__DIRECTION 1__
In the reading text about urban herd characters, why is the Master Hooter's sister called Rib Cow?

* BEGIN READING TEXT *

SOME URBAN HERD CHARACTERS

We see these cattle around the suburbs so often that we have given some of them names. I may have introduced you to the Master Hooter before. Several years ago, when there was still a little water in the dam below our home, we heard her calling to the rest of the herd as she stood ankle-deep in the water. Later sightings made it clear that she was the leader of the pack.

Here she is with her latest calf – one of many she has birthed over the years. Look carefully and you will realise there is a similarity in the pattern of their hides. This has made it easy for us to recognise some of the kinship lines.

You may also have met her sister before: we call her Rib Cow because of the pattern on her hide:

We have watched these two growing up together.

A cow of a completely different colour is the New Year Cow, so named because we first saw her as a youngster on a New Year’s Day:

She is a carbon copy of her father and so far all of her offspring have sported a white flash on the forehead.

* END READING TEXT *

__DIRECTION 2__
Please rewrite the Source data entries from their start through the line containing "pixel 13 253 <", inclusive, with "camera" replaced by "viewer" and everything else unchanged. Omit the pictures.

* BEGIN THE DATA *

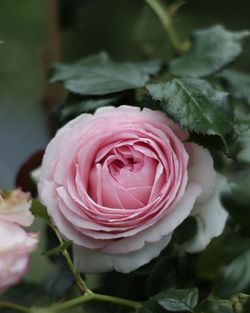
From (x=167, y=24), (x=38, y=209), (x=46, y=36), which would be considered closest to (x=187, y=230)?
(x=38, y=209)

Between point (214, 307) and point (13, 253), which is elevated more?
point (13, 253)

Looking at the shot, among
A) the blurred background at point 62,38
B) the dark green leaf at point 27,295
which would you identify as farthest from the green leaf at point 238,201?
the blurred background at point 62,38

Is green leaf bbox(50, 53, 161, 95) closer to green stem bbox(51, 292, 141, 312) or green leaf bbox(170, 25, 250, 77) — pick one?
green leaf bbox(170, 25, 250, 77)

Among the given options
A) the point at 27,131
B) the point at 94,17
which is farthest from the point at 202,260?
the point at 94,17

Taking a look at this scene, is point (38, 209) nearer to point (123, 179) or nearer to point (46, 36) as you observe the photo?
point (123, 179)

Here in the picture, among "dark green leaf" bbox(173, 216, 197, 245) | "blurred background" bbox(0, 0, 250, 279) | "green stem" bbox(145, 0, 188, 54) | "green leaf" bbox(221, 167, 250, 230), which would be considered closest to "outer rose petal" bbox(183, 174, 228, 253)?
"dark green leaf" bbox(173, 216, 197, 245)

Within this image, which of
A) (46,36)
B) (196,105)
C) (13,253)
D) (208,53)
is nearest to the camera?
(13,253)

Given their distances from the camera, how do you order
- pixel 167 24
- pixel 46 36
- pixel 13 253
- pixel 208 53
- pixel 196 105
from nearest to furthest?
pixel 13 253 < pixel 196 105 < pixel 208 53 < pixel 167 24 < pixel 46 36
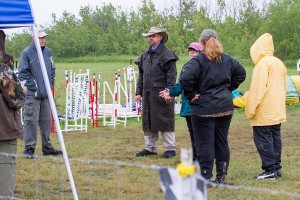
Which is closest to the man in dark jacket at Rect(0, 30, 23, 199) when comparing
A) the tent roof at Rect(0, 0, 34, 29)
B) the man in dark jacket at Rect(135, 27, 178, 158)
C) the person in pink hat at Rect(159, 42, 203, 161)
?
the tent roof at Rect(0, 0, 34, 29)

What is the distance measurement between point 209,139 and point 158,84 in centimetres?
194

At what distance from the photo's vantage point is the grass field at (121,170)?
19.0 ft

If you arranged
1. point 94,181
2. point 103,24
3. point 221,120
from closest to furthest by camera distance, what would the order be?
1. point 221,120
2. point 94,181
3. point 103,24

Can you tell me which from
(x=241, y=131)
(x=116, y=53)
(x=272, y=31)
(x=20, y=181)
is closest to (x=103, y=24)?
(x=116, y=53)

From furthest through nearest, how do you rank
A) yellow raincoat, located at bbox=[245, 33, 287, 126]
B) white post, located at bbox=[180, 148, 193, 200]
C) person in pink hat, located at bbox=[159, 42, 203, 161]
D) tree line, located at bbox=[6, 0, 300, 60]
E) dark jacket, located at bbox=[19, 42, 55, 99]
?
tree line, located at bbox=[6, 0, 300, 60] → dark jacket, located at bbox=[19, 42, 55, 99] → person in pink hat, located at bbox=[159, 42, 203, 161] → yellow raincoat, located at bbox=[245, 33, 287, 126] → white post, located at bbox=[180, 148, 193, 200]

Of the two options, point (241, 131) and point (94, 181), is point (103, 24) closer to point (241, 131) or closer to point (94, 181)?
point (241, 131)

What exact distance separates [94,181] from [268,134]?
5.84 ft

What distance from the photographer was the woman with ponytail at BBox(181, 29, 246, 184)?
5.75m

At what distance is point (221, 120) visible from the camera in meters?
5.93

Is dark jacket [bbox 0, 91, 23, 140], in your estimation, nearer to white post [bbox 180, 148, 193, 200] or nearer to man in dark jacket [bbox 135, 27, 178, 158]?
white post [bbox 180, 148, 193, 200]

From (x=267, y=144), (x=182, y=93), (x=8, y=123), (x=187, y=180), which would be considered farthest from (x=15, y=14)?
(x=267, y=144)

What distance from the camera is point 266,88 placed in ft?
20.3

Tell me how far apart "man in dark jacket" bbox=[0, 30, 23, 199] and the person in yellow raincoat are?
8.39 feet

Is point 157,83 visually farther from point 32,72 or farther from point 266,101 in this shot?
point 266,101
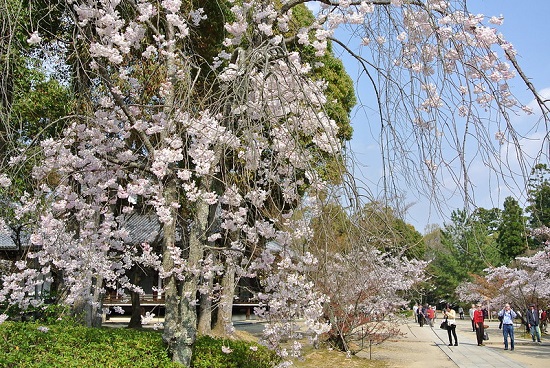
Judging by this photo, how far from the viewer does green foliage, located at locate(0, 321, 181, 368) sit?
4891 millimetres

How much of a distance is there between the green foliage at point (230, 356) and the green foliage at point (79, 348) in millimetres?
420

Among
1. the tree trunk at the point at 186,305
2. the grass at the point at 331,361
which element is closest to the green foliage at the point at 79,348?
the tree trunk at the point at 186,305

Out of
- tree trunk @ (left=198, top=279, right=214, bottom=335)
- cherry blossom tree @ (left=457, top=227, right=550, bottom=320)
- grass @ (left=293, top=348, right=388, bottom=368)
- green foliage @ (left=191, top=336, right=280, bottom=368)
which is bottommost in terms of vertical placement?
grass @ (left=293, top=348, right=388, bottom=368)

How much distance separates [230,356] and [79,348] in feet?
4.93

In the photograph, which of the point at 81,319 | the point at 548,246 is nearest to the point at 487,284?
the point at 548,246

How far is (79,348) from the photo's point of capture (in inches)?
205

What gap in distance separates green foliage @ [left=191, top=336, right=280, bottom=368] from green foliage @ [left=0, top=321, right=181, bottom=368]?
420 millimetres

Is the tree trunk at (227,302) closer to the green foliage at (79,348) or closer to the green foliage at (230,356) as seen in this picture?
the green foliage at (230,356)

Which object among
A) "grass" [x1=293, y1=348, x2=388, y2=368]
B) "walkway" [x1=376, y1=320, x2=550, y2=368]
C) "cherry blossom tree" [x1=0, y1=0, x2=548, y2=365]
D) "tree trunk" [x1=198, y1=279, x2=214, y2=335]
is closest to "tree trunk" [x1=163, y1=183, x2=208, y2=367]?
"cherry blossom tree" [x1=0, y1=0, x2=548, y2=365]

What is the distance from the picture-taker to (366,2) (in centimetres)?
390

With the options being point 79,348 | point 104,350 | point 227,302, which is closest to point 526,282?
point 227,302

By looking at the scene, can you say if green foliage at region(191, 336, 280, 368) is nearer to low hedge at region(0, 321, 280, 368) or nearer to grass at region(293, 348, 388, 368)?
low hedge at region(0, 321, 280, 368)

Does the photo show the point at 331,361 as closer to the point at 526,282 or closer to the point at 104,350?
the point at 104,350

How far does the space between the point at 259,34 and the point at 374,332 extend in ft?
29.6
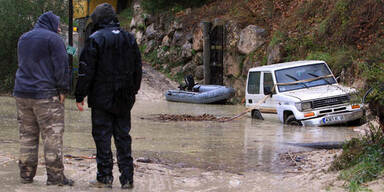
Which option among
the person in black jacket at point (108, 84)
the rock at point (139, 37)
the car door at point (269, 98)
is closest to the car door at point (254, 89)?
the car door at point (269, 98)

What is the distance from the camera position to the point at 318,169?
688cm

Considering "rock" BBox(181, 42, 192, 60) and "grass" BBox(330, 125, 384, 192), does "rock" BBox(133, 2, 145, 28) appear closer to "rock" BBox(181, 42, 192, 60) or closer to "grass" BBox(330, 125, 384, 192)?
"rock" BBox(181, 42, 192, 60)

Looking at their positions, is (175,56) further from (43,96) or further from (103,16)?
(43,96)

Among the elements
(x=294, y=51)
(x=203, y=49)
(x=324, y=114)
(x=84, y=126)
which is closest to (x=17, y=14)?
(x=203, y=49)

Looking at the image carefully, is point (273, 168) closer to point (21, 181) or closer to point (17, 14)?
point (21, 181)

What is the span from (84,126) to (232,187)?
789 cm

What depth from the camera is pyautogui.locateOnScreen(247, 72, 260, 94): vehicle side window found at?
637 inches

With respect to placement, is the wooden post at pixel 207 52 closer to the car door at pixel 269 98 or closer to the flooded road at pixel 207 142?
the flooded road at pixel 207 142

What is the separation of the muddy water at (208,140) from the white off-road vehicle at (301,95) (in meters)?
0.34

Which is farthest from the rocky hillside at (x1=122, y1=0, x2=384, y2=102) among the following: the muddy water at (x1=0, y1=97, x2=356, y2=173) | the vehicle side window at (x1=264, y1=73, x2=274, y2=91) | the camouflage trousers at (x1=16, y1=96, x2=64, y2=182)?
the camouflage trousers at (x1=16, y1=96, x2=64, y2=182)

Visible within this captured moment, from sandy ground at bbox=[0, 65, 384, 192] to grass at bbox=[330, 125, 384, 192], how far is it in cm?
12

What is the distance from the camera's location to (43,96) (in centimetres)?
604

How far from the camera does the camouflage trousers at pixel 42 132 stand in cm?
605

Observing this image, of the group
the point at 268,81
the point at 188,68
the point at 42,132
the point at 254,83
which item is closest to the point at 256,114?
the point at 254,83
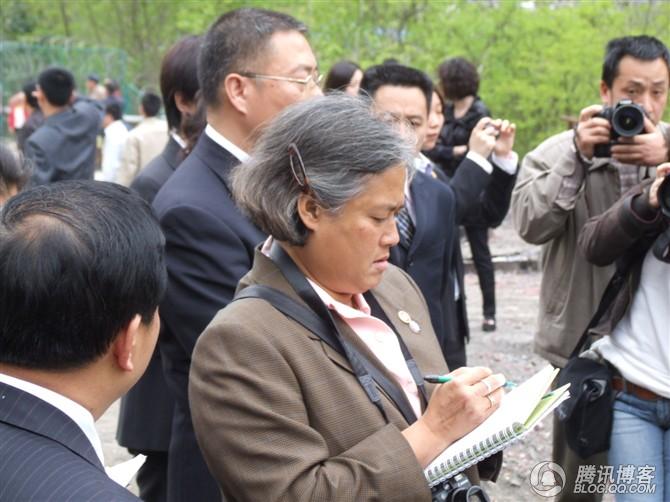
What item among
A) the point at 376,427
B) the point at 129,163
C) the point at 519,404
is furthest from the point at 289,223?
the point at 129,163

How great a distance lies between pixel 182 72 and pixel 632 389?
7.28 ft

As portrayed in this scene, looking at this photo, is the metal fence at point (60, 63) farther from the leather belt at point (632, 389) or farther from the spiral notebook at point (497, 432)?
the spiral notebook at point (497, 432)

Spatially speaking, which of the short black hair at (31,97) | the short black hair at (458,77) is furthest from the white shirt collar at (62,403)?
the short black hair at (31,97)

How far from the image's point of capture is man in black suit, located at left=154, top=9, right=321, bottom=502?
3.04 metres

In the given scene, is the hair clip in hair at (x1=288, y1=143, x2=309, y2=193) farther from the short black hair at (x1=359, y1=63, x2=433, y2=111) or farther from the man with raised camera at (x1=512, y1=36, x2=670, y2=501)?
the short black hair at (x1=359, y1=63, x2=433, y2=111)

* END THE DATA *

__ANSWER 1__
She is called Rib Cow because of the pattern on her hide.

__ANSWER 2__
From (x=167, y=24), (x=38, y=209), (x=46, y=36), which would be considered closest to (x=187, y=230)?
(x=38, y=209)

Between point (214, 307) and point (13, 253), which is elevated more?
point (13, 253)

Looking at the shot, among
A) the blurred background at point 62,38
B) the dark green leaf at point 27,295
which would you identify as farthest from the green leaf at point 238,201?
the blurred background at point 62,38

Is green leaf bbox(50, 53, 161, 95) closer to green stem bbox(51, 292, 141, 312) or green leaf bbox(170, 25, 250, 77) — pick one?
green leaf bbox(170, 25, 250, 77)

Among the given options
A) the point at 27,131
B) the point at 94,17
which is farthest from the point at 202,260?
the point at 94,17

Taking a look at this scene, is point (38, 209) nearer to point (123, 179) or nearer to point (46, 36) as you observe the photo?
point (123, 179)

Here in the picture, among "dark green leaf" bbox(173, 216, 197, 245) | "blurred background" bbox(0, 0, 250, 279) | "green stem" bbox(145, 0, 188, 54) | "green leaf" bbox(221, 167, 250, 230), which would be considered closest to "outer rose petal" bbox(183, 174, 228, 253)?
"dark green leaf" bbox(173, 216, 197, 245)

Within this image, which of
A) (46,36)
B) (196,105)
C) (13,253)
D) (208,53)
is nearest to the viewer?
(13,253)

Given their distances from the viewer, how do you order
- pixel 167 24
- pixel 46 36
- pixel 13 253
- pixel 208 53
- pixel 196 105
from nearest to furthest?
pixel 13 253 < pixel 196 105 < pixel 208 53 < pixel 167 24 < pixel 46 36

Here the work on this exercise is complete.